[start of Source records]

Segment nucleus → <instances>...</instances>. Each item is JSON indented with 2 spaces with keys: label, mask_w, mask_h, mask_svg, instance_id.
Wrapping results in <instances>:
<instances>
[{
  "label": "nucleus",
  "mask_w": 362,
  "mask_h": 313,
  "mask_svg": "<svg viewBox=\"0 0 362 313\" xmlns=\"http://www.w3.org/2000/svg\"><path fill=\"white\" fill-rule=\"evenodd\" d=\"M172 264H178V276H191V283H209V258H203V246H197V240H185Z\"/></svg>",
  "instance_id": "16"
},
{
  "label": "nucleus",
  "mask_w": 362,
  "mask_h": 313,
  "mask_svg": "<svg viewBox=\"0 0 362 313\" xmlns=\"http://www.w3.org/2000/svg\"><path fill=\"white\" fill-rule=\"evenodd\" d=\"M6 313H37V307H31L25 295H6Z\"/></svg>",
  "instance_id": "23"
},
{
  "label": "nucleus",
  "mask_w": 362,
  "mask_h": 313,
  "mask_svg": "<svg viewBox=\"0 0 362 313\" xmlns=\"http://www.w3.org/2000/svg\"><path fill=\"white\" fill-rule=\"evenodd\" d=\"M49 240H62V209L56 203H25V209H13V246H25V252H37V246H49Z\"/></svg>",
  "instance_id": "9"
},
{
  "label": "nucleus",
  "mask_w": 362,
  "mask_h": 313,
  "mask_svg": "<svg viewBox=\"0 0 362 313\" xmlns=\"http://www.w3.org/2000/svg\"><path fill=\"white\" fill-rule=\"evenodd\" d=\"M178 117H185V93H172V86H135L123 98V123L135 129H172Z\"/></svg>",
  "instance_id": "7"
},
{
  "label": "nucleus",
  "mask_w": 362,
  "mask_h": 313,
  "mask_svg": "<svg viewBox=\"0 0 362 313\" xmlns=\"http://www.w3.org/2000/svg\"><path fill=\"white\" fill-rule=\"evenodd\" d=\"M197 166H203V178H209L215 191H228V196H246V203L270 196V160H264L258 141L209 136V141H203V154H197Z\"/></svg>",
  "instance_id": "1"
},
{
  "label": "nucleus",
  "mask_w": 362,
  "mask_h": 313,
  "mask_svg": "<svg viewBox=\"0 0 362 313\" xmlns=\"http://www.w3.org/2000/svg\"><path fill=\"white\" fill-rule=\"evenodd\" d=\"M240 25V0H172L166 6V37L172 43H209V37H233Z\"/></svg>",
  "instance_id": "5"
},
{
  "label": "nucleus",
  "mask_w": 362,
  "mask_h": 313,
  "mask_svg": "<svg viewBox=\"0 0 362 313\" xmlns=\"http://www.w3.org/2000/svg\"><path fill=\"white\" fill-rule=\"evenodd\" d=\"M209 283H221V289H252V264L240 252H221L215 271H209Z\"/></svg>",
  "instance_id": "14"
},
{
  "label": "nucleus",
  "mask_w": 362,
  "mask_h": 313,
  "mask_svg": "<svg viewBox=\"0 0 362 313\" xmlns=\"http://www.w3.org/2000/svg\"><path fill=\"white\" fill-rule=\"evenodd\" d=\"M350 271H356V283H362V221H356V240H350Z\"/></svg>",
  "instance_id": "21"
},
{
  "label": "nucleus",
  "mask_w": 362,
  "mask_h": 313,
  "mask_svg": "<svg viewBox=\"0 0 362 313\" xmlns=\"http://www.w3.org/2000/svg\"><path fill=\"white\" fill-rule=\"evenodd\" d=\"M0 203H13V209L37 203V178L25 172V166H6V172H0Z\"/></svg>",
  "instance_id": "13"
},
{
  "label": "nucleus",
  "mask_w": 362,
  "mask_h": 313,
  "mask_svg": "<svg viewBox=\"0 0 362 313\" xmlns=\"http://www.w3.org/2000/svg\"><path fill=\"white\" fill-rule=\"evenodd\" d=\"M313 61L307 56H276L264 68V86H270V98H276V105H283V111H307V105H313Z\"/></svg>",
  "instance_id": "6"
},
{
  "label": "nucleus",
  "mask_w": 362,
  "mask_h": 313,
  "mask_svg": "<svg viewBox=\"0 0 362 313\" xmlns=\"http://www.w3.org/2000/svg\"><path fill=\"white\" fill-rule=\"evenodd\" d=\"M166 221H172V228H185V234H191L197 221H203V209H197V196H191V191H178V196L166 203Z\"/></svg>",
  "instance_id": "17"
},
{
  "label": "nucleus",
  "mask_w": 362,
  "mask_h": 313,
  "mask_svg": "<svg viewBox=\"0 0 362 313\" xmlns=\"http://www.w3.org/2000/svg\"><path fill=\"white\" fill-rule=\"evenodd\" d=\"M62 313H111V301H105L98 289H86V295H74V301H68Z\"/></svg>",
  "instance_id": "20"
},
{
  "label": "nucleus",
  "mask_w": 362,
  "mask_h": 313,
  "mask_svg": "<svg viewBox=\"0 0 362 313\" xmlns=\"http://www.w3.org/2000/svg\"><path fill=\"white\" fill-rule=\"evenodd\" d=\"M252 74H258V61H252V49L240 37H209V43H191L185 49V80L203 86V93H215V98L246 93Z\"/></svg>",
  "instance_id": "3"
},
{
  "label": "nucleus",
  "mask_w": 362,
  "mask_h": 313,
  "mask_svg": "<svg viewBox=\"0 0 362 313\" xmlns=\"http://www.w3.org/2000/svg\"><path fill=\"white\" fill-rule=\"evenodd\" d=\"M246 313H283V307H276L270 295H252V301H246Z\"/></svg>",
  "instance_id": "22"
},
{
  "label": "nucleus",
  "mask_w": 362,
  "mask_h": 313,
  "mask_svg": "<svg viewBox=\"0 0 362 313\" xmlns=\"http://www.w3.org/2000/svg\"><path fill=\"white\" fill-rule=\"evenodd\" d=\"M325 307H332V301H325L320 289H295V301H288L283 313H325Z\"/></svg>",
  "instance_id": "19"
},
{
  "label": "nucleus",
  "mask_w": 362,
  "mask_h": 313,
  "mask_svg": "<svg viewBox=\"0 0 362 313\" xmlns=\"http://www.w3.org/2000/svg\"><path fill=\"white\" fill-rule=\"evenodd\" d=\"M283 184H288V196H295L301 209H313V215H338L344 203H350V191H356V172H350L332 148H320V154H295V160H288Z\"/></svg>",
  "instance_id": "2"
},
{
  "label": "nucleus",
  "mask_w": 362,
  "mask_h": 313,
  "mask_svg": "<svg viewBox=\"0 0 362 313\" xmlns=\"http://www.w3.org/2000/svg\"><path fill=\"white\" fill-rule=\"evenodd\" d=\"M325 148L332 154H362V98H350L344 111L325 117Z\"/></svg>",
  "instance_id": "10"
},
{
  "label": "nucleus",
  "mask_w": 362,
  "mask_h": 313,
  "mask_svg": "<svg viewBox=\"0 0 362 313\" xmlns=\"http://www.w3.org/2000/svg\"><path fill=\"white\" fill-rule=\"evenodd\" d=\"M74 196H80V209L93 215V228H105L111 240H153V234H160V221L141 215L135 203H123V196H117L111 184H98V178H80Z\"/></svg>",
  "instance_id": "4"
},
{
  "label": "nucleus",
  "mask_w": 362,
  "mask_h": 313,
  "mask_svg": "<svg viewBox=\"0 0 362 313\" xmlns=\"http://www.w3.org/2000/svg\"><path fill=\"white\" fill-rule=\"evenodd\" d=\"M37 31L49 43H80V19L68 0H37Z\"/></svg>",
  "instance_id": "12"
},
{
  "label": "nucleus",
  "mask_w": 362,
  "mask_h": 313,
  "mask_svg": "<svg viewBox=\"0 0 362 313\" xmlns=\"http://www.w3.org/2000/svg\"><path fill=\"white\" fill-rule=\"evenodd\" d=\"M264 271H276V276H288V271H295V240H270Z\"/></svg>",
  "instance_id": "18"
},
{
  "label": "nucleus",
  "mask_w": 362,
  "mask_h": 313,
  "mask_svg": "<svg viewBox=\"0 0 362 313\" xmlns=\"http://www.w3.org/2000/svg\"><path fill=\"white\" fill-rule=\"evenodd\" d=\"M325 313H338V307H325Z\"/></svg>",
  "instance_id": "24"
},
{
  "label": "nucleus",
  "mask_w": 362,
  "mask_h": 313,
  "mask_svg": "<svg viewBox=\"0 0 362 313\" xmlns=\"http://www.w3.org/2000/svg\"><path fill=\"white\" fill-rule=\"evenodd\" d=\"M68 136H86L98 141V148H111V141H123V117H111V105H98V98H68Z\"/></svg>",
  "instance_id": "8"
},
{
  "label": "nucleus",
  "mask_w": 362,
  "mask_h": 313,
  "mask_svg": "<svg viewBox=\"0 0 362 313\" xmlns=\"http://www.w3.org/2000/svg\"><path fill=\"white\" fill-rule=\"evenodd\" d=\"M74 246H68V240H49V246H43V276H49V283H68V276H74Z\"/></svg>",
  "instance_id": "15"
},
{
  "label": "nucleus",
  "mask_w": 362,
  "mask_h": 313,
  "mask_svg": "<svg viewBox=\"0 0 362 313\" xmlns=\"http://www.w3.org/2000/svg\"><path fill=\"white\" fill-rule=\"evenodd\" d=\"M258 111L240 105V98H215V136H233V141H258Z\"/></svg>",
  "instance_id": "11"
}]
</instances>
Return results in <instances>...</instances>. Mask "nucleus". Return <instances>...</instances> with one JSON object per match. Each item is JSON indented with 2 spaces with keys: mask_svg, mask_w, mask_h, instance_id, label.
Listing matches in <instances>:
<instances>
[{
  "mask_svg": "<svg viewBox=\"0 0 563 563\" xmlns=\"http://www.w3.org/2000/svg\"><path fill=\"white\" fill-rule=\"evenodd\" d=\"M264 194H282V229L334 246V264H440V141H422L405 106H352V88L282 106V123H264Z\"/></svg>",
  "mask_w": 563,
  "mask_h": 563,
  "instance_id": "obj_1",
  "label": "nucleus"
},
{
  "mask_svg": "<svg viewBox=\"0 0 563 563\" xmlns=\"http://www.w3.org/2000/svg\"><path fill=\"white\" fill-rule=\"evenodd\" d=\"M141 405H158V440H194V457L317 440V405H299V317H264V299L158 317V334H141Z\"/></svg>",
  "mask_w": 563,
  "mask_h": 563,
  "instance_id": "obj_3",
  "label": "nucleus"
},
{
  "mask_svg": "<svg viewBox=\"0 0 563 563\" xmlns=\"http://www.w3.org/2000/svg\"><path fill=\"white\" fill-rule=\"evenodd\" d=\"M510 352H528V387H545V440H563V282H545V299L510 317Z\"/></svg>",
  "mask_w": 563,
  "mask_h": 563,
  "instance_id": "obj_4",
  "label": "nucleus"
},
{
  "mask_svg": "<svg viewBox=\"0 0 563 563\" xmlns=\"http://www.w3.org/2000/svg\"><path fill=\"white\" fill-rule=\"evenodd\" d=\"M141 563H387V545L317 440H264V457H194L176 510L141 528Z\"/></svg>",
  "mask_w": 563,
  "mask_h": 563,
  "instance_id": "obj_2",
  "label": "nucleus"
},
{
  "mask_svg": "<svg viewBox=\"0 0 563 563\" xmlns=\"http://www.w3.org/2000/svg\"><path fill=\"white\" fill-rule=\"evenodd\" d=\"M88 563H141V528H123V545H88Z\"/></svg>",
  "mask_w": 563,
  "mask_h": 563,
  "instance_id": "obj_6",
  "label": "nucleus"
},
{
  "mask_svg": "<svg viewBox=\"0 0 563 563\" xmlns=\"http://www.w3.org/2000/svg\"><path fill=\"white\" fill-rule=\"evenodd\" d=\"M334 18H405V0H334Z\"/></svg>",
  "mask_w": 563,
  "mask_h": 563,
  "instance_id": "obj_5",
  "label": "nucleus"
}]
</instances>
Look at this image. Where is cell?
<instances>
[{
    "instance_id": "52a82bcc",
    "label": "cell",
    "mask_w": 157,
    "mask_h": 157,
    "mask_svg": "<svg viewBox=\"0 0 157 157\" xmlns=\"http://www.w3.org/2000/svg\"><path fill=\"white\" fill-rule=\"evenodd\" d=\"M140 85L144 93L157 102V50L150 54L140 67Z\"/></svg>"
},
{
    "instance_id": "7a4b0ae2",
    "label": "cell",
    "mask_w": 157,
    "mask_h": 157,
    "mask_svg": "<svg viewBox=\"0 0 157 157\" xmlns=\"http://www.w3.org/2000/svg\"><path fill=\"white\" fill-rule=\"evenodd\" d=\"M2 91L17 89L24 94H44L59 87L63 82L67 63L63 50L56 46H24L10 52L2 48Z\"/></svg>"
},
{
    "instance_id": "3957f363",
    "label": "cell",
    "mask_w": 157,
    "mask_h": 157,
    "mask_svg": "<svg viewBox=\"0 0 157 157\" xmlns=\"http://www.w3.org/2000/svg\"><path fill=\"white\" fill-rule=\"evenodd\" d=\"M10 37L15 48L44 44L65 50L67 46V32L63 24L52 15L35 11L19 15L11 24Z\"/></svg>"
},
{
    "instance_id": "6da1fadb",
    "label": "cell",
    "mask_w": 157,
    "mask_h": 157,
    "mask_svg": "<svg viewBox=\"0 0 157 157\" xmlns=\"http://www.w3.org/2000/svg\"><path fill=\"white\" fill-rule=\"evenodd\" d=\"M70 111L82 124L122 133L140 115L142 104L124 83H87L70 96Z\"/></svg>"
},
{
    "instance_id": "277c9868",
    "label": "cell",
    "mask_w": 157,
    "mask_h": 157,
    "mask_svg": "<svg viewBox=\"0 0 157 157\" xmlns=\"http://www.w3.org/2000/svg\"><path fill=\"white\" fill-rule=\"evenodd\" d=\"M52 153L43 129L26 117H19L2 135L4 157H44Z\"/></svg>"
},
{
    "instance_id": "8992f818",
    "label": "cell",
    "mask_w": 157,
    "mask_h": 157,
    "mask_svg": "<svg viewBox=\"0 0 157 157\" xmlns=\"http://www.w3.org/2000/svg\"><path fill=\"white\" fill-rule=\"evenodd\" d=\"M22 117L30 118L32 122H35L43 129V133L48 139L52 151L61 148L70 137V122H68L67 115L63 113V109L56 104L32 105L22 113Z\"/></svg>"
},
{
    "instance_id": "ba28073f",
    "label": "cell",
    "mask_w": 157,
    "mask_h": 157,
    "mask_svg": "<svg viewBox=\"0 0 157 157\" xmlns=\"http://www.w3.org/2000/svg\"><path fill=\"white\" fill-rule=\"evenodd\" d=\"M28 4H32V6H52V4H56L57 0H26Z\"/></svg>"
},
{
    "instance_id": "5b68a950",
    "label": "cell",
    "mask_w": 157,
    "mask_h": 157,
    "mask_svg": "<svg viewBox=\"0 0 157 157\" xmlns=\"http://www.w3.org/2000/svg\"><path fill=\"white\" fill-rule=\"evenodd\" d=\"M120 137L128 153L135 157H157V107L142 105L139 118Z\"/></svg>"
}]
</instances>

[end of Source records]

--- Required work ---
Which lines in the items above contain the word "results"? Copy every such line, and count a match only when the case agrees.

--- Expected answer ---
Wrapping results in <instances>:
Return results in <instances>...</instances>. Mask "nucleus". Return <instances>...</instances> with one JSON object per match. Each item is JSON indented with 2 spaces with keys: mask_svg, mask_w, mask_h, instance_id, label.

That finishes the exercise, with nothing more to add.